Citraan itu muncul ketika sepanjang 1998-1999 dalam tempo berturut-turut
memerankan narasi absurd seperti Endgame
(Samuel Beckett) dan Les Paravents
(Jean Genet).
Nyatanya, selain
lakon absurd, Teater Garasi juga mementaskan lakon realis seperti Empat Penggal Kisah Cinta. Atau Sangkar Madu, lakon yang mengisahkan
migrasi budaya oleh buruh migran, berdasarkan hasil riset di Desan Jangkaran,
kantung TKI di Kulonprogo.
“Kami tidak
berafiliasi pada style tertentu.
Justru style datang belakangan, yang
pertama ide dan alasan,” kata Yudi Ahmad Tajudin, perintis Teater Garasi.
Jika dirunut
kembali, lakon hasil adaptasi hanya berkisar 30% dari total pementasan Teater
Garasi. Selain Becket dan Genet, mereka mementaskan juga adaptasi karya Albert
Camus dan Arifin C Noer. Sisanya, 70%, berasal dari naskah yang diproduksi
sendiri.
Yang Fana adalah Waktu Kita Abadi |
Teater Garasi
lahir pada 1993, dibidani sekelompok anak muda dari berbagai disiplin studi
yang rajin mangkal di parkiran FISIP UGM. Mereka adalah Yudi Ahmad Tajudin,
Kusworo Bayu Aji dan Puthut Yulianto. Lahir sebagai upaya berdialog dengan
rezim Orde Baru, Teater Garasi ikut turun ke jalanan menjadi pelengkap berbagai
aksi demonstrasi.
“Latar belakang
atmosfir aktivisme itulah yang menjadi watak pementasan Teater Garasi hingga
sekarang. Berupaya agar kesenian bisa menjadi ruang untuk mendiskusikan
persoalan dan mencari solusinya bersama,” kata Yudi.
Tahun 1999, Teater
Garasi keluar dari dinding kampus dan melebarkan sayap menjadi komunitas
terbuka.
Sejak awal
dirintis, tak satupun personil Teater Garasi memiliki latar belakang disiplin
teater. Mereka mengkaji medium itu secara autodidak dengan bereksperimen dalam
berbagai pementasan.
“Setiap karya yang
dibuat adalah percobaan, Teater Garasi menjadi laboratorium penciptaan teater,”
kata Yudi.
Aspek laboratorium
Teater Garasi paling kentara pada sajian teater tubuh Repertoar Hujan (2001),
Trilogi Waktu Batu (2001-2004), hingga Je.ja.Lan (2008).
Tak hanya menjajal
metode baru dalam berteater, personil Teater Garasi juga banyak mengkaji buku,
melakukan riset teater dan menyusun jurnal bernama LeBur. LeBur yang terbit
tiap empat bulan ini menjadi wadah hasil diskusi dan gagasan teater.
Personil Teater
Garasi terpapar kesenian internasional melalui berbagai kunjungan dan pentas
kolaborasi dengan berbagai negara seperti Jepang, Singapura, Berlin dan
Prancis. Lantas sejak 2013, Teater Garasi menahbiskan diri menjadi Garasi
Performance Institute. Menawarkan laboratorium untuk bereksperimen bagi seniman
manapun.
“Tak hanya untuk
anggota, seniman lain juga bisa berkreasi di sini,” kata Yudi.
Tak seperti
kelompok teater pada umumnya, di Teater Garasi, ketokohan tak bertumpu pada
satu figur sentral. Watak kolektif telah terbentuk sejak awal. Setiap personil
bisa menjadi apa saja. Ia bisa menjadi sutradara, penulis naskah, bahkan
sutradara dalam pementasan sebelumnya bisa menjadi tokoh biasa pada pentas berikutnya.

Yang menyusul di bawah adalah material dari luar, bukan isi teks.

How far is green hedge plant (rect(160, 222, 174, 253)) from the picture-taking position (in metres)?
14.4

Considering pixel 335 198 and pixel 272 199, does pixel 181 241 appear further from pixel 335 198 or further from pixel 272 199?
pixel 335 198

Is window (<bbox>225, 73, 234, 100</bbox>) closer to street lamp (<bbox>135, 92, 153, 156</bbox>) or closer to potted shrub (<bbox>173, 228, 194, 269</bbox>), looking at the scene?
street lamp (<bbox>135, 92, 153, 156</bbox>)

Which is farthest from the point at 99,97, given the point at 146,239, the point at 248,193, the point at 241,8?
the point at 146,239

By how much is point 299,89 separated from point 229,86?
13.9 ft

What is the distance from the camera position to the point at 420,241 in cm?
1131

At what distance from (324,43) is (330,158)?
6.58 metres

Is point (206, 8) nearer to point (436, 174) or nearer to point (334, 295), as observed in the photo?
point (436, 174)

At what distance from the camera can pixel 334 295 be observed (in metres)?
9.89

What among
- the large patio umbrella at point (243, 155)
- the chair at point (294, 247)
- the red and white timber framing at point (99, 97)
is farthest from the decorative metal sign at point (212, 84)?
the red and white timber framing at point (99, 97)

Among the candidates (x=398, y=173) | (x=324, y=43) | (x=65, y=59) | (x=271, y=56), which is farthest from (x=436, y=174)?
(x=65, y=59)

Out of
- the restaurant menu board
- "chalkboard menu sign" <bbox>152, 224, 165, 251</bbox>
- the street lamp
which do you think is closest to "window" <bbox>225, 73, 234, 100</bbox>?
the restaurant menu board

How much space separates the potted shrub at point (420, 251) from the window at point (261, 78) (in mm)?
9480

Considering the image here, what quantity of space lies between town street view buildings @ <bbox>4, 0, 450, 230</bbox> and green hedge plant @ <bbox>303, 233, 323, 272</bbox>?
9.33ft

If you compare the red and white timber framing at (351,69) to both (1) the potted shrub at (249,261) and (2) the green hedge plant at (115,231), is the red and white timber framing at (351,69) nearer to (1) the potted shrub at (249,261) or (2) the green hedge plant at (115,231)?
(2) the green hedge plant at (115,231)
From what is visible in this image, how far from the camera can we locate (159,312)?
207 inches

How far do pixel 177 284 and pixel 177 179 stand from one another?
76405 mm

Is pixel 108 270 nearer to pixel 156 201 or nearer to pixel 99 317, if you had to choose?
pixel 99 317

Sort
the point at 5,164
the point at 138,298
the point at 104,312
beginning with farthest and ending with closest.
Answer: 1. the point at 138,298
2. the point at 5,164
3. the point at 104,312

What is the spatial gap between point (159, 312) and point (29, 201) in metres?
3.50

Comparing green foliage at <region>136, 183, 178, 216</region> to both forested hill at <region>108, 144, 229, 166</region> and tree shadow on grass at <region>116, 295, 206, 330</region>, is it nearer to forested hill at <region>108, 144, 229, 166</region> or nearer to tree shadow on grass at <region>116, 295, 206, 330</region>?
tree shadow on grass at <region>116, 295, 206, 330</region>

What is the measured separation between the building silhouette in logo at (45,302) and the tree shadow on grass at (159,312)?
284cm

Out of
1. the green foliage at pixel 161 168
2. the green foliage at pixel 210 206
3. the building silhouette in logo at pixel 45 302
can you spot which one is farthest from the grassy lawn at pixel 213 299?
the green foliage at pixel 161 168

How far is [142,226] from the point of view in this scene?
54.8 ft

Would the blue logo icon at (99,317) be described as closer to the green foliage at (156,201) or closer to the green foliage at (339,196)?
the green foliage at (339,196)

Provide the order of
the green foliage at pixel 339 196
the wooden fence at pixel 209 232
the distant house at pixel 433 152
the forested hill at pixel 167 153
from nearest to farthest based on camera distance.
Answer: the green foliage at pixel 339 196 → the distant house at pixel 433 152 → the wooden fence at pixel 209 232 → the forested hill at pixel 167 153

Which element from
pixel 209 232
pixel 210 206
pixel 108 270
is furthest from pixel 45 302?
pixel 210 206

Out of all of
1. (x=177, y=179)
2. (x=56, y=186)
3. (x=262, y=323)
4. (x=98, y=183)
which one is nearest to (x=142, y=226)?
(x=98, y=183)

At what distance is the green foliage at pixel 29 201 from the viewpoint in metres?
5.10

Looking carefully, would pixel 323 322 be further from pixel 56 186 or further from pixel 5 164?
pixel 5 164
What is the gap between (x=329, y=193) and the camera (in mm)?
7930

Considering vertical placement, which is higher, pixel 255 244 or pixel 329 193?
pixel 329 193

Selain Yudi, pentolan Teater Garasi lainnya adalah Naomi Srikandi, penyair
Gunawan Maryanto, seniman Ugoran Prasad dan perupa Jompet Kuswidananto.
Perbedaan lainnya
adalah review perjalanan setiap tahun dan 5 tahun. Aktivitas ini dilakukan
rutin sejak awal. Dengan ini, Teater Garasi meninjau kembali berbagai hal yang
telah dilakukan kemarin, kemudian memetakan kembali dengan kondisi kekinian dan
masa datang.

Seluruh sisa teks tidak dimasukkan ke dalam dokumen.